The Business Roundtable, a collection of CEO’s from companies as varied as Coca-Cola Co and JPMorgan Chase has urged federal officials to open more land to oil, gas and coal interests and approve the Keystone XL oil sands pipeline, but has avoided taking a stand on more divisive issues like the level of natural gas exports the United States should pursue. The CEOs have been meeting with lawmakers recently to push the connection between energy development and jobs.
Now how does the export issue impact the cleantech industry? (See previous post for further discussion). While the low price of natural gas has made the development of renewable projects less economic for power producers, should environmentalists and the renewable energy push for increased natural gas exports? Many experts believe so.
According to Arno Harris, CEO of Recurrent Energy, a leading developer of solar projects for utilities and large energy customers, “the renewable energy industry should absolutely get behind the idea of exporting natural gas. If gas prices were still at the levels they were three years ago, wind and solar would be solidly competitive with fossil-fired power. And the utility-scale renewable industry wouldn’t be fighting the headwinds it is today. Exporting gas would increase demand and raise gas-fired power prices to a level that would help wind and solar by improving their competitiveness.”
He continues, “…..why should climate advocates get behind exporting natural gas? Wouldn’t that just increase the amount of carbon we’re putting into the atmosphere? One of the big downsides of our gas glut in the U.S. is that we’re now exporting our coal to Europe. Cheap domestic gas is replacing coal at home but that coal is simply being burned elsewhere. Thus the result of low gas prices is to increase global carbon emissions because total fossil fuel consumption is exploding.”

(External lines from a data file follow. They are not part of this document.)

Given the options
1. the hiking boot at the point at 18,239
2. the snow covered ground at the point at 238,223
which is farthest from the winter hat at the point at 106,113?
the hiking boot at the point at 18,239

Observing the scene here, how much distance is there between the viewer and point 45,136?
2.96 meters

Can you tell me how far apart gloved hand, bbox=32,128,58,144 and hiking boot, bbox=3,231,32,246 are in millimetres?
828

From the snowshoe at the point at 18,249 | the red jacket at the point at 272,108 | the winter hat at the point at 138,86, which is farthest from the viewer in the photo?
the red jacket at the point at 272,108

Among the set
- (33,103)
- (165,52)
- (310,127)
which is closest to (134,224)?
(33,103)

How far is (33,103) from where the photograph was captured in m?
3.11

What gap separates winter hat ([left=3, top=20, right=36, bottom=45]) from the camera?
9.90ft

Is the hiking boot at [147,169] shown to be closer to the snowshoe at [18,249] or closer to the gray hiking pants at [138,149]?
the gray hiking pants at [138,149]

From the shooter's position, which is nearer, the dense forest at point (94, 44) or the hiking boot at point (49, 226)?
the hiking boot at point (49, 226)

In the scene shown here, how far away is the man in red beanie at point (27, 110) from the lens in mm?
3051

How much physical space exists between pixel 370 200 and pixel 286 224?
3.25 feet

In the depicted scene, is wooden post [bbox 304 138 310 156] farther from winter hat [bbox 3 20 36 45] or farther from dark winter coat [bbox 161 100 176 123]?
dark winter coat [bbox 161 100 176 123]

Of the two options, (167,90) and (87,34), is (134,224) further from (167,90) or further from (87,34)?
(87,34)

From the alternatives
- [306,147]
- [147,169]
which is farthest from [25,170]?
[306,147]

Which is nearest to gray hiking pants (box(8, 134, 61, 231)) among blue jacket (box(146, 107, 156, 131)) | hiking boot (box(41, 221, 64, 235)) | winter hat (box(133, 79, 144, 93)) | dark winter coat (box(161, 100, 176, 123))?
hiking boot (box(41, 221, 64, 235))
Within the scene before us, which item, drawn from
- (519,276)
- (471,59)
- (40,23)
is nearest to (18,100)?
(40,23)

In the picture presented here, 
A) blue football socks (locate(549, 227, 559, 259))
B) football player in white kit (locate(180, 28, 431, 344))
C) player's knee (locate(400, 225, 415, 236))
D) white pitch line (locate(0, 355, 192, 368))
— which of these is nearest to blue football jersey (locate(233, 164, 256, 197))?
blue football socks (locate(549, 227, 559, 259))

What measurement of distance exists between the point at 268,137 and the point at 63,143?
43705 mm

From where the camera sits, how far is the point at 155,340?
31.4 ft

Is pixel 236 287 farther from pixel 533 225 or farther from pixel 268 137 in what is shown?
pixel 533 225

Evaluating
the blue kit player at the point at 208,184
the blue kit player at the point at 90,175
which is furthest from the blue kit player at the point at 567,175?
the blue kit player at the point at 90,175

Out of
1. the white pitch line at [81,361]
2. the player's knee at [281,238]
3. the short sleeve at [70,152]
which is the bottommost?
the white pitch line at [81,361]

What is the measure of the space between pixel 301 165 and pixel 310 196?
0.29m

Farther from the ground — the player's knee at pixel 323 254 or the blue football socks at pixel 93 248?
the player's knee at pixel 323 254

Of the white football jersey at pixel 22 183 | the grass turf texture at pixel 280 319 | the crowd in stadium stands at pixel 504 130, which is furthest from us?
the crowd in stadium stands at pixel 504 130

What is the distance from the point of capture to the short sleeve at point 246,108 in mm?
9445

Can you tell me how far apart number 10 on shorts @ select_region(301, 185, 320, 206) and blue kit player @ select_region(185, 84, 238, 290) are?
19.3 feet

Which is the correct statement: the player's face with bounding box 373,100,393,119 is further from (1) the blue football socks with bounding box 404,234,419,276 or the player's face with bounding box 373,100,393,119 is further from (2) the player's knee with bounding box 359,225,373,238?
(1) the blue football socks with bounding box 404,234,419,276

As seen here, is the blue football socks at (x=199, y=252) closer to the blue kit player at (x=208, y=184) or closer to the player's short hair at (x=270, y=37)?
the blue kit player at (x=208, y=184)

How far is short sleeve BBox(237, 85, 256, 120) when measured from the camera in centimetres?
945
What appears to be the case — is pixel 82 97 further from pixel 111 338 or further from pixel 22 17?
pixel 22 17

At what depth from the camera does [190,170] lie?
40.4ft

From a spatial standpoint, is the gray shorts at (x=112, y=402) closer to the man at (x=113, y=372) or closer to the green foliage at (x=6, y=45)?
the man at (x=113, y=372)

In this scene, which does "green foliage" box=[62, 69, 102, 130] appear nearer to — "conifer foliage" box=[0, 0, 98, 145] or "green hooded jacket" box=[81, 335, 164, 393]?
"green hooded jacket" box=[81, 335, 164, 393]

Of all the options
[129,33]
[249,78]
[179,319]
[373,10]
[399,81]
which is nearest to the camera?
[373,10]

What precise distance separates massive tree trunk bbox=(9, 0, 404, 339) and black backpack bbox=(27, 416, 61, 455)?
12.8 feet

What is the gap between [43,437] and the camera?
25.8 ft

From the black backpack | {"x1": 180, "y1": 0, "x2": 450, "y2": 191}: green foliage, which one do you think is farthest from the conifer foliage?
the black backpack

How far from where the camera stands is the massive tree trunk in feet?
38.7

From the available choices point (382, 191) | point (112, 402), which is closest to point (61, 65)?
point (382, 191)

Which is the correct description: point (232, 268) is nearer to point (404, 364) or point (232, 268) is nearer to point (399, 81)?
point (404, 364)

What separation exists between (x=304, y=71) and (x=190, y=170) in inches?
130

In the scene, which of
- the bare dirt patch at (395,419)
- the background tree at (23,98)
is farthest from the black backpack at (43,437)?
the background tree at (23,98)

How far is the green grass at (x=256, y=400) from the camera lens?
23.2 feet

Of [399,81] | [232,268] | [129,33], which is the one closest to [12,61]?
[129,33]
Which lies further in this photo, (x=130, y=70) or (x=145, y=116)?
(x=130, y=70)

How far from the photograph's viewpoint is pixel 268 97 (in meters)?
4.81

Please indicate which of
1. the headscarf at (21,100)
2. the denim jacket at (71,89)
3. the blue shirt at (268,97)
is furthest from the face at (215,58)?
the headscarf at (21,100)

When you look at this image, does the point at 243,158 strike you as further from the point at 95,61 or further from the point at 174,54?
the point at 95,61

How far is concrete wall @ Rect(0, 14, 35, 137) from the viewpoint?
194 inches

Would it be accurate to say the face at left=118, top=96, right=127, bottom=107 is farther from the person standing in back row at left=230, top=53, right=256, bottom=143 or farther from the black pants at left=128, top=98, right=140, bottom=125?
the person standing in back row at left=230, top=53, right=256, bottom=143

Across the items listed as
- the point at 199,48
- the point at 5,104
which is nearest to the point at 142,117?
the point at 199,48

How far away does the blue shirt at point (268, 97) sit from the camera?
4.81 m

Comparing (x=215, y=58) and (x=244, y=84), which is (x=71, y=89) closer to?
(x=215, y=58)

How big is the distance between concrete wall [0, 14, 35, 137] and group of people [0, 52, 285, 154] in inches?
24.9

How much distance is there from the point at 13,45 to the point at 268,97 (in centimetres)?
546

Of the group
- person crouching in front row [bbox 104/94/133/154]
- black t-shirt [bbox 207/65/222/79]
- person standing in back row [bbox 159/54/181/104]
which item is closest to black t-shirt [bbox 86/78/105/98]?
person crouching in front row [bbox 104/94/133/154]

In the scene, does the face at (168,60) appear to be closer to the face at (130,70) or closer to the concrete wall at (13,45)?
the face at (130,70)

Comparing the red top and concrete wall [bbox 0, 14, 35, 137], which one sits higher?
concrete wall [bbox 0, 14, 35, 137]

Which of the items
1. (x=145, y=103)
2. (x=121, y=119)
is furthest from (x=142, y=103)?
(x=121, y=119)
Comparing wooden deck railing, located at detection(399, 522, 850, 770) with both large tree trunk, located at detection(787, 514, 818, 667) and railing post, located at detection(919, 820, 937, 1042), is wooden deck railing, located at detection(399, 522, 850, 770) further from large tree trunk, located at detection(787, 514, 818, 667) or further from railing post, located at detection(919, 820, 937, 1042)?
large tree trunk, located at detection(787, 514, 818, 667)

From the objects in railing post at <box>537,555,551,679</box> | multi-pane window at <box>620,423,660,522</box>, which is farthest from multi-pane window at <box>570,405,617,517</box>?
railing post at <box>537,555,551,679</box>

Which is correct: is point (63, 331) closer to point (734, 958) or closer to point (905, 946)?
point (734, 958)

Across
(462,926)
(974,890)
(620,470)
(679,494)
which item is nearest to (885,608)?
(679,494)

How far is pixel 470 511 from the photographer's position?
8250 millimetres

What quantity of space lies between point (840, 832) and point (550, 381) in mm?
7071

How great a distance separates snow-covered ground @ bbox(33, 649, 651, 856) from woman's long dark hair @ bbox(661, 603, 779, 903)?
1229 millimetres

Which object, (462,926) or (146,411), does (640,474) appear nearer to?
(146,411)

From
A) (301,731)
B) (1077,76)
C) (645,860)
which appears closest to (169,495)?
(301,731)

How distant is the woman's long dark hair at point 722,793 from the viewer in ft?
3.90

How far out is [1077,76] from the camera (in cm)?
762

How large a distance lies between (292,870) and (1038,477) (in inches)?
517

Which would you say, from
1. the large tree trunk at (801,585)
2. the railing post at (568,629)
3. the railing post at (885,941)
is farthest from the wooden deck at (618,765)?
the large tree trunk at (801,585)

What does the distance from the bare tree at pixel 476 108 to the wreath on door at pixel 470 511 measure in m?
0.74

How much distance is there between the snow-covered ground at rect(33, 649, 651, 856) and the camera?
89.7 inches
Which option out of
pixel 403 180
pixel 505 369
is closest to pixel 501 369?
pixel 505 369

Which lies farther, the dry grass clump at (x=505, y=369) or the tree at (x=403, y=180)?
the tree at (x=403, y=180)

Moniz supports an ‘all of the above’ energy strategy, which includes responsible fracking and also strong support for renewables. Exporting gas would likely increase demand and raise gas-fired power prices to a level that would help technologies such as wind and solar by improving their cost-competitiveness. In addition, lower natural gas prices throughout the world would likely result in the further displacement of coal-fired power plants as well, reducing carbon emissions. However, companies such as Dow are putting a lot of pressure on the US government to protect is low-cost fuel source. The nomination of Moniz has been praised by many policy analysts, who believe the physicist, who was a top Energy official during President Clinton’s second term, is a politically experienced pragmatist. The exporting issue will be one he is forced to deal with soon if his nomination is approved.